I think the better question to ask is: What are your goals? Is it to prevent AI SPAM, or to discourage people copy-pasting AI? Those are two very different problems: in the case of AI SPAM you look for patterns of usage, (IE, unusually high interaction from a single IP, timing patterns around when things are read and the response comes in,) and in the other case it all comes down to cultural norms.
Stylistic tells like 'delve' and bullet formatting are just RLHF training artifacts. Already shifting between model versions, compare GPT-4 to 4o output and the word frequency distributions changed noticeably.
Long term the only thing with real theoretical legs is watermarking at generation time, but that needs provider buy-in and it slightly hurts output quality so adoption has been basically nonexistent.
If the text is full of punchy three word phrases or nonsense GenAI images then that's an obvious sign. But so is if the other person has some revolutionary project with great results but they can't really explain why their solution works where presumably many failed in the past (or it's a word salad, or some lengthy writing that doesn't show any signs of getting you to an "aha, that's some great insight" moment).
A good sign is also if the author had something interesting going before 2022, and they didn't fall into the earliest low quality LLM waves. Unfortunately some genuinely talented people have started using LLMs to turbocharge their output while leaving some quality on the table nowadays, so I don't really know. I'm becoming a lot more sceptical of the Internet, to be honest.
I asked an LLM to rewrite this to make it nicer and got the following. I'd flag the first because I don't usually hear "majority of your interactions" in conversation but I might miss it. The second will probably get by me. As for the third, I never say "considerably easier" unless I'm trying to sound artificially posh.
1. It becomes much more noticeable when the majority of your interactions are with non-native English speakers.
2.It tends to stand out more when most of the people you interact with speak English as a second language.
3. It's considerably easier to identify when most of your interactions involve people whose primary language isn't English.
This is an artifact of the default LLM writing style, cross-poisoned through training on outputs -- not an "universal" property.
I am writting an LLM captcha system, here is the proof of concept: https://gitlab.com/kaindume/llminate
To me, it often feels like the text version of the uncanny valley.
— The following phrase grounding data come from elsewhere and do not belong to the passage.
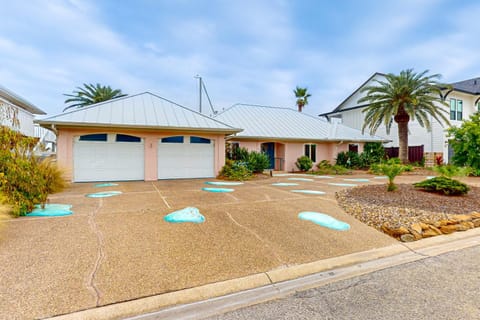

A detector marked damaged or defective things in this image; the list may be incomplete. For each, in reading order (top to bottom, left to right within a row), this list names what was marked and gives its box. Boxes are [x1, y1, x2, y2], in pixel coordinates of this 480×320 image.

driveway crack [86, 199, 105, 306]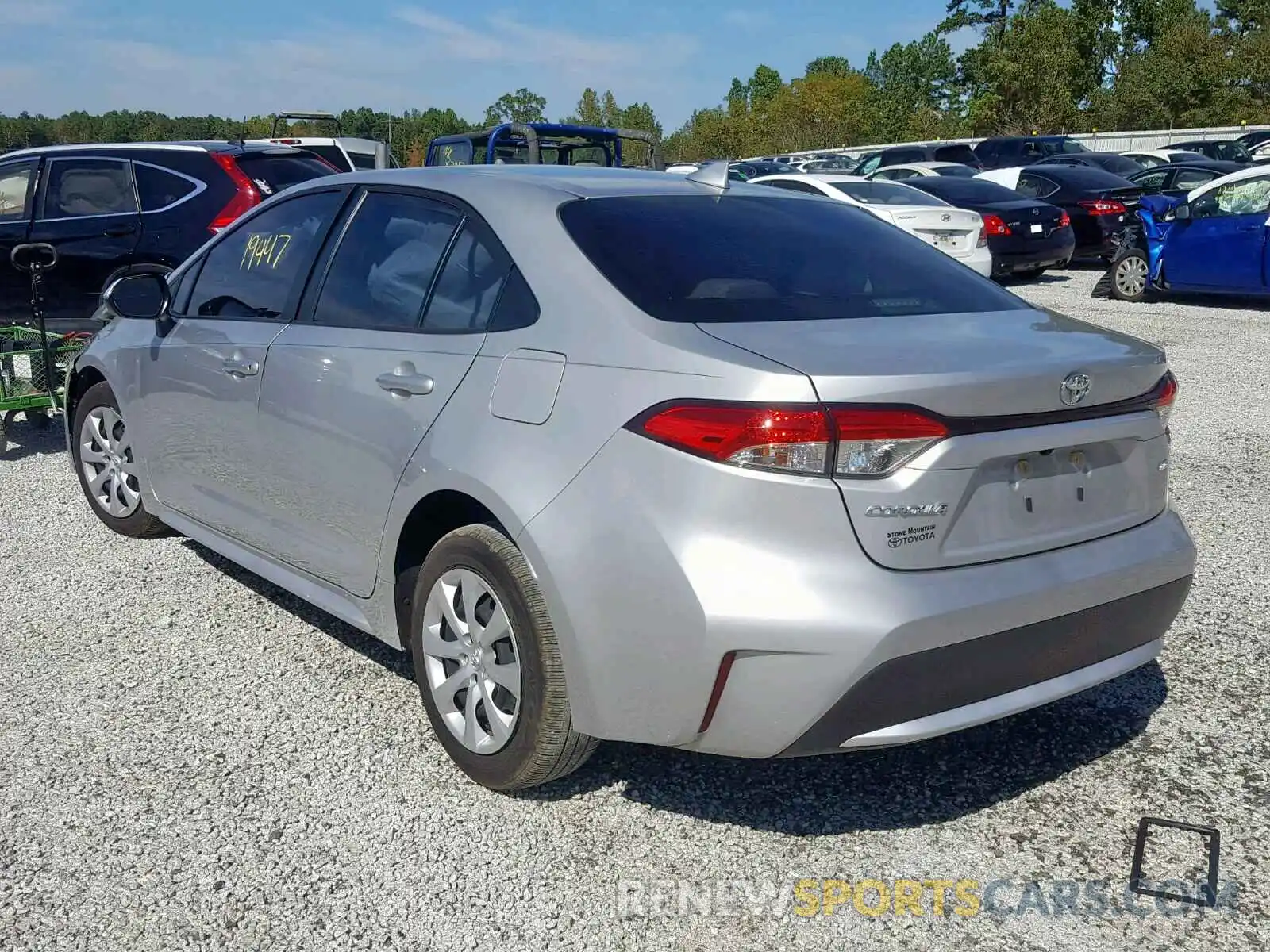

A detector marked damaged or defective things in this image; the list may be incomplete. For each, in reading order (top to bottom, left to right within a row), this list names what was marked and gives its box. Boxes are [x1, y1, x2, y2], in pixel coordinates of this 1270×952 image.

damaged vehicle [1092, 166, 1270, 303]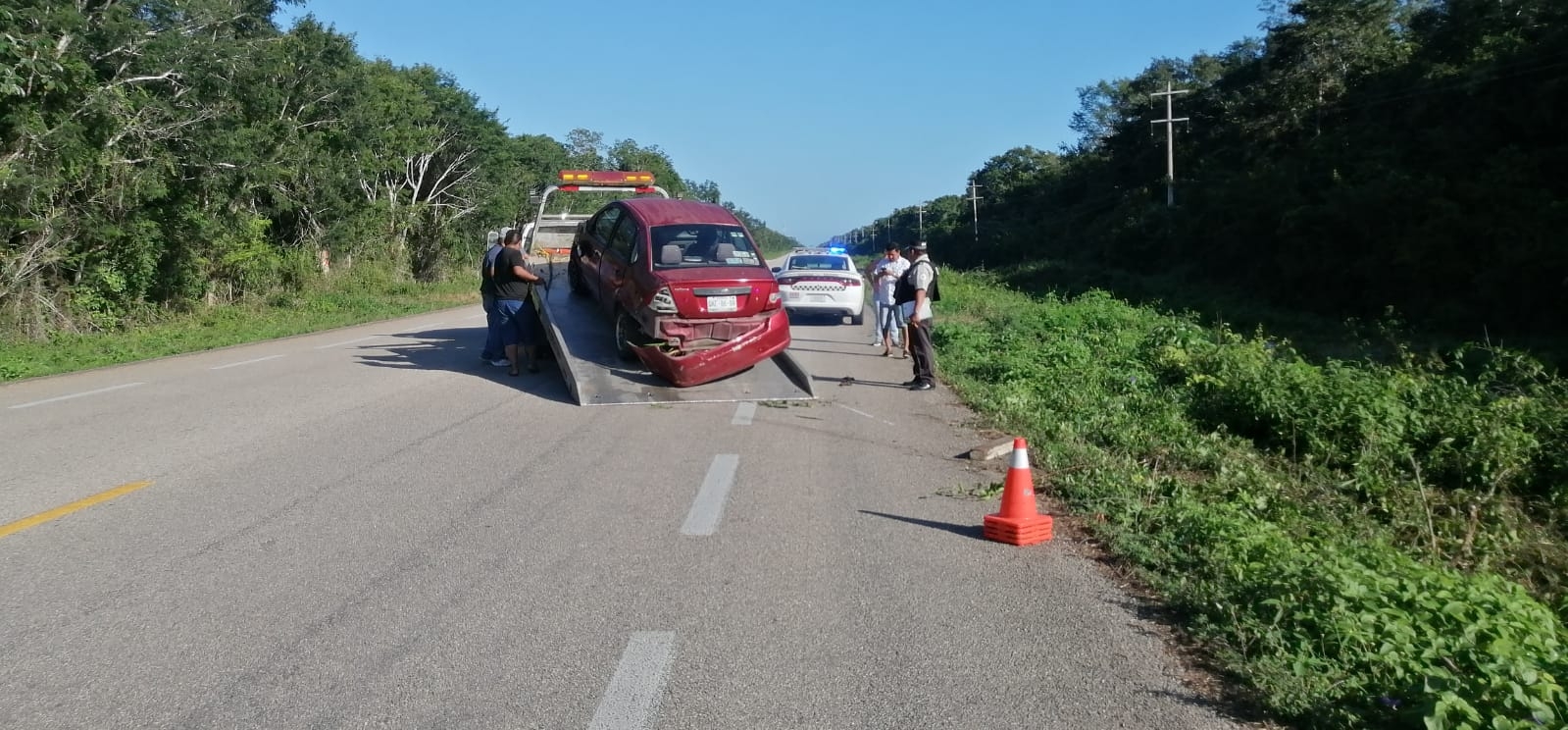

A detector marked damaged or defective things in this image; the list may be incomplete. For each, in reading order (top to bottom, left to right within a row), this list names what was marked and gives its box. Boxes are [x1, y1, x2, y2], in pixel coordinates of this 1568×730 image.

damaged red car [565, 194, 792, 389]
broken bumper [632, 308, 792, 389]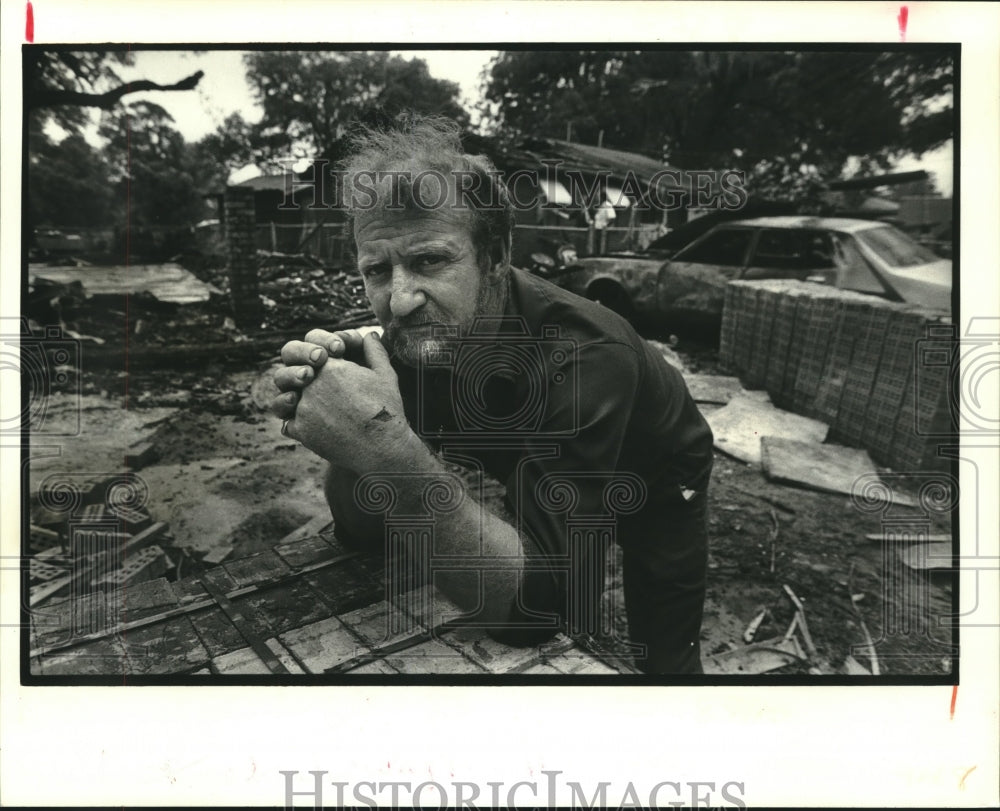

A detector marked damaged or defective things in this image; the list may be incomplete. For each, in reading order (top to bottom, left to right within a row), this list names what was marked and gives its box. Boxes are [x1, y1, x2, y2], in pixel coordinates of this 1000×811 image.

burned car [552, 219, 948, 330]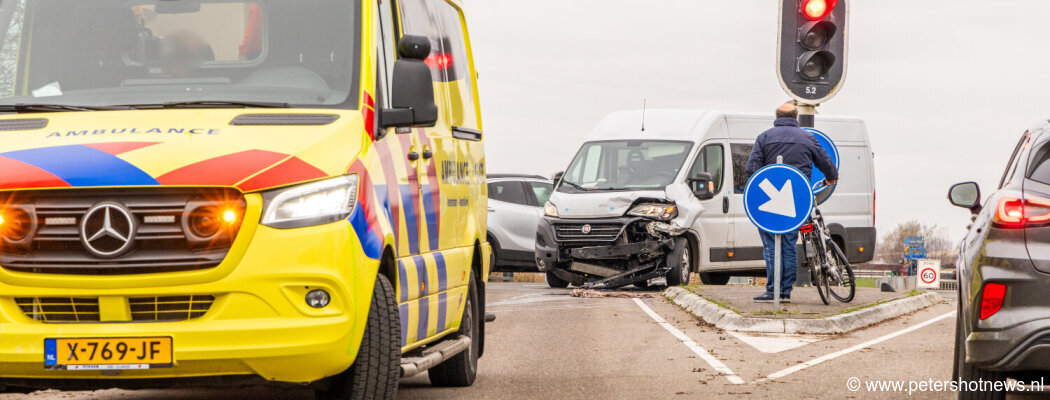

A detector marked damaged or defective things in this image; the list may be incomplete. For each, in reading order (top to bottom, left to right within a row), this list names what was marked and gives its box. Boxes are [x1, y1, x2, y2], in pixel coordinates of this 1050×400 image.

damaged fiat ducato [536, 109, 872, 290]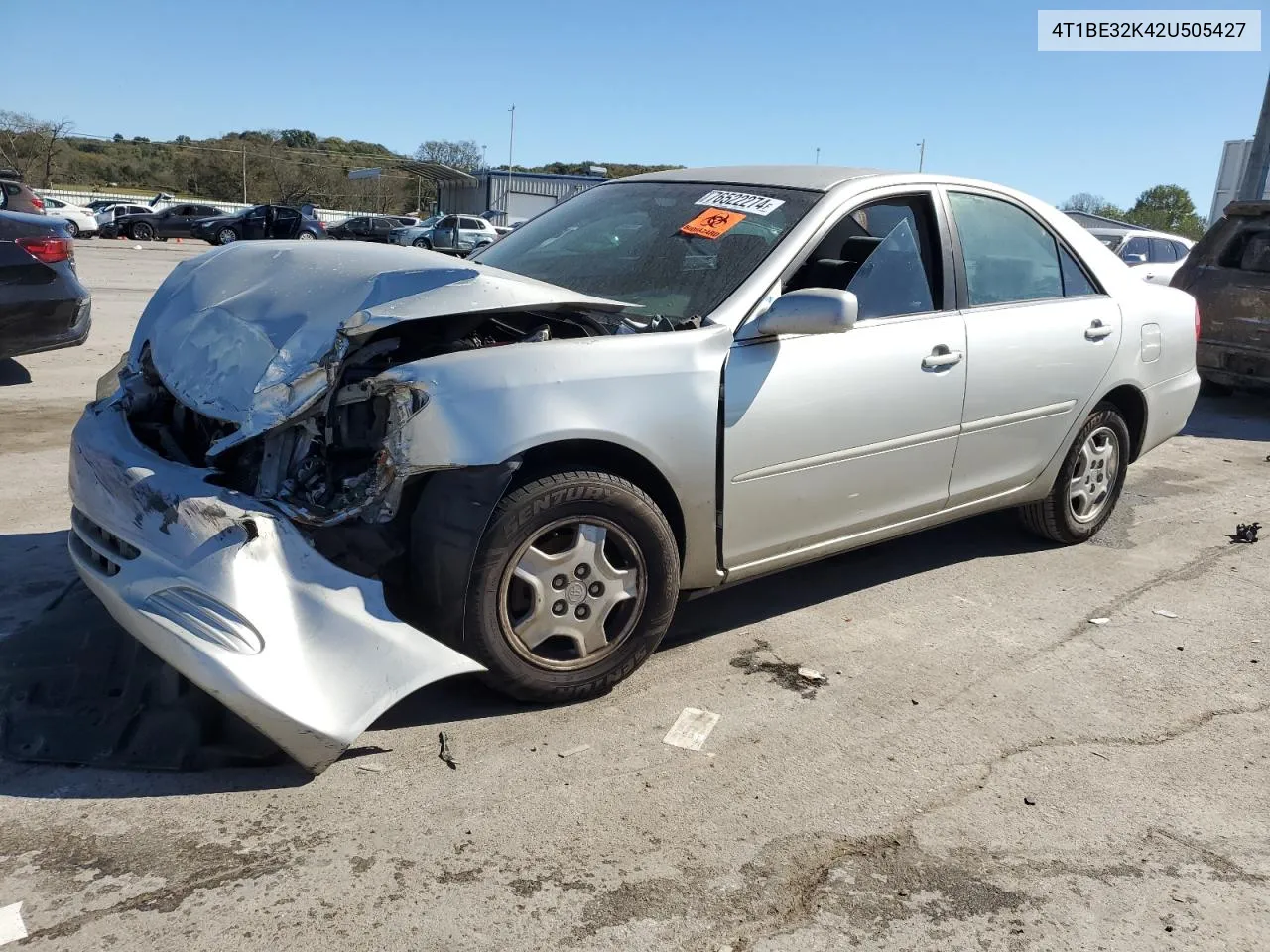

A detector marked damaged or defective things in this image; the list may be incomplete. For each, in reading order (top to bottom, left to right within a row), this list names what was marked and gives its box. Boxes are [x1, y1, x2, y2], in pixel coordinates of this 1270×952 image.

detached front bumper [67, 396, 484, 776]
damaged front end [71, 238, 665, 776]
crumpled hood [132, 239, 629, 451]
cracked concrete [0, 239, 1264, 952]
damaged car in background [69, 166, 1199, 776]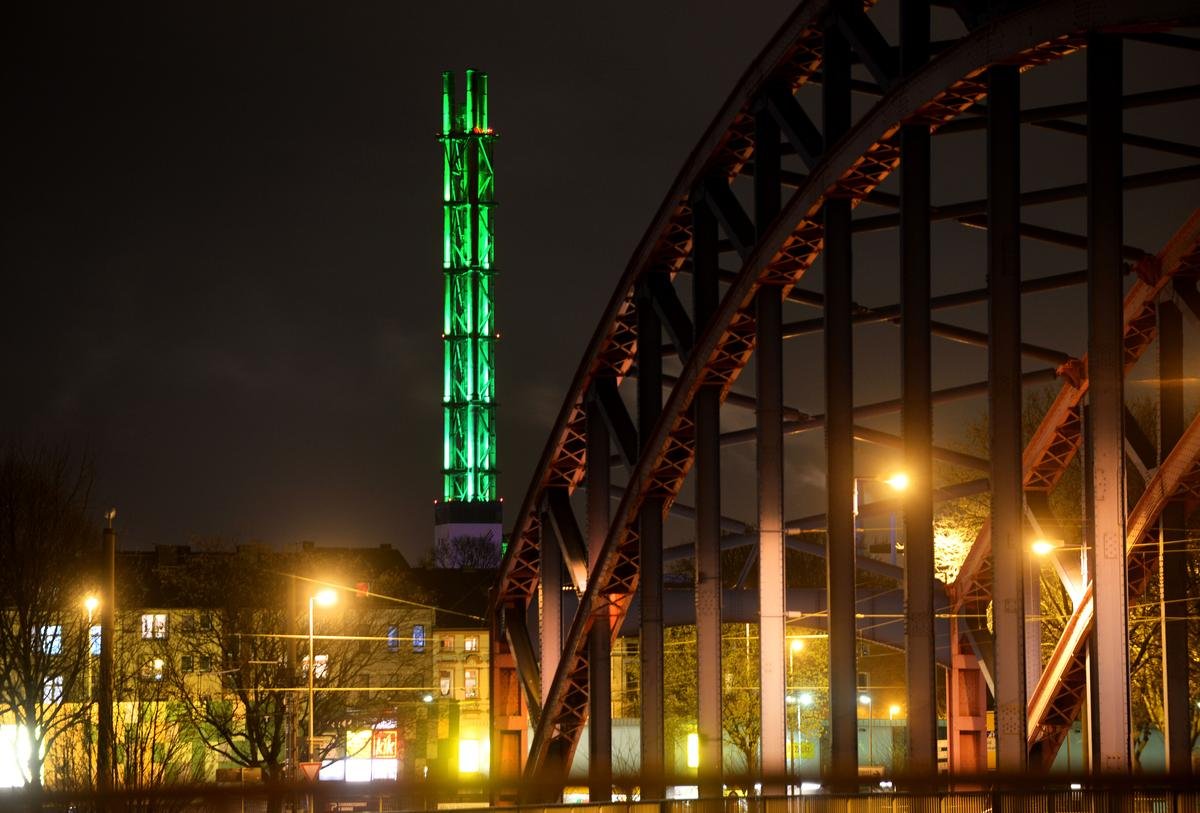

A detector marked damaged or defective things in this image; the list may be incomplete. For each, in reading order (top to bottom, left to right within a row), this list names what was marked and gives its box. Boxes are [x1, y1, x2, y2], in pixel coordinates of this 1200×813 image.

rusty red steel beam [520, 1, 1200, 791]
rusty red steel beam [945, 207, 1200, 613]
rusty red steel beam [1027, 381, 1200, 762]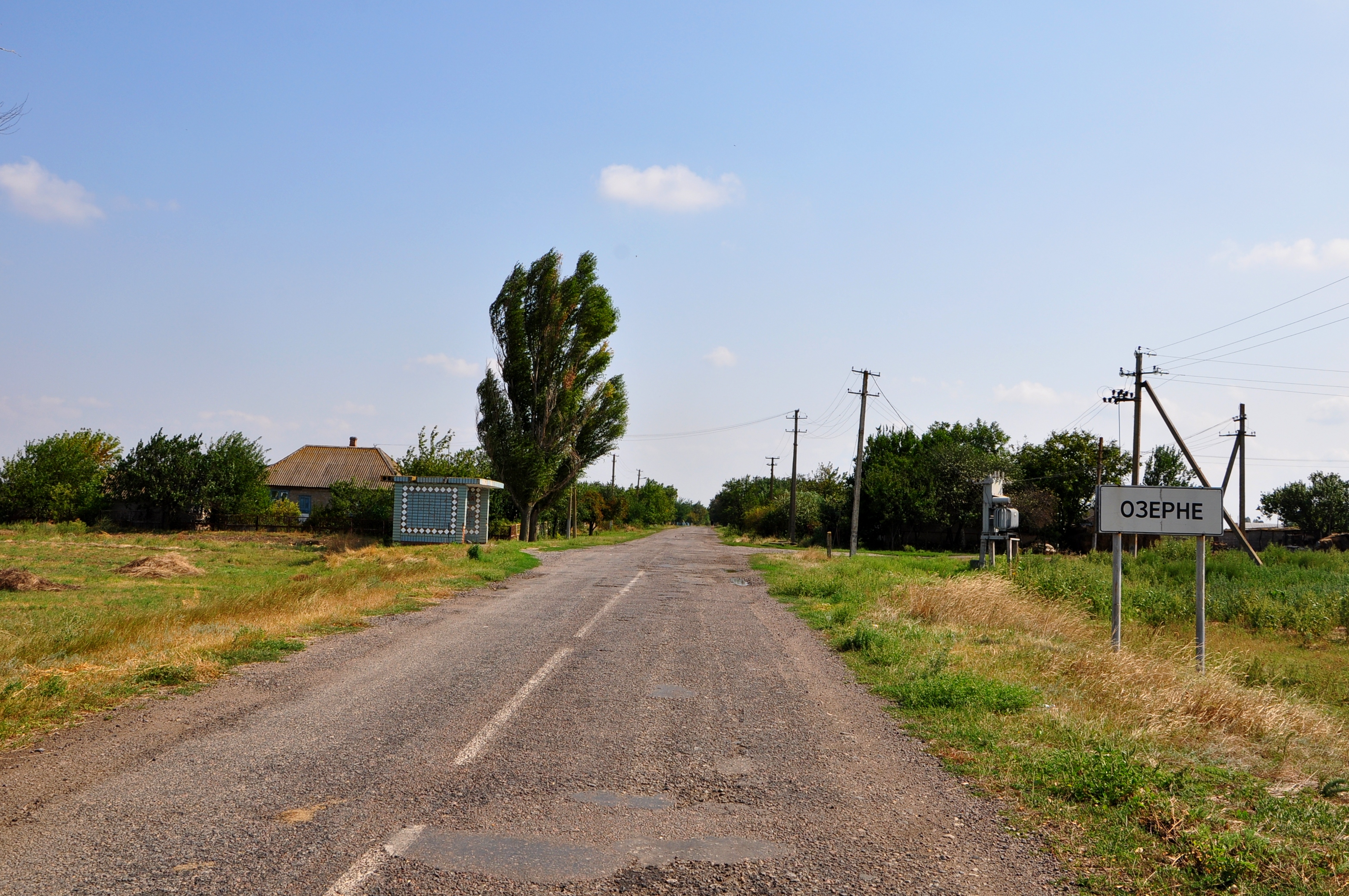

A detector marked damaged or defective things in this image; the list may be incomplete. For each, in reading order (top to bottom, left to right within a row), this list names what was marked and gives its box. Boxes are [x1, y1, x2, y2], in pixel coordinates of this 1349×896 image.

cracked asphalt road [0, 528, 1069, 890]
But again, that's just "feels", I don't have proof or anything.
For humans I think it just comes down to interacting with LLMs enough to realize their quirks, but that's not really fool-proof.
There are a couple of tells like em dashes and similar patterns but you should be able to suppress that with even a simple prompt.
Specific language tells, such as: unusual punctuation, including em–dashes and semicolons; hedged, safe statements, but not always; and text that showcases certain words such as “delve”.
Here’s the kicker. If you happen to include any of these words or symbols in your post they’ll stop reading and simply comment “AI slop”. This adds even less to the conversation than the parent, who may well be using an LLM to correct their second or third language and have a valid point to make.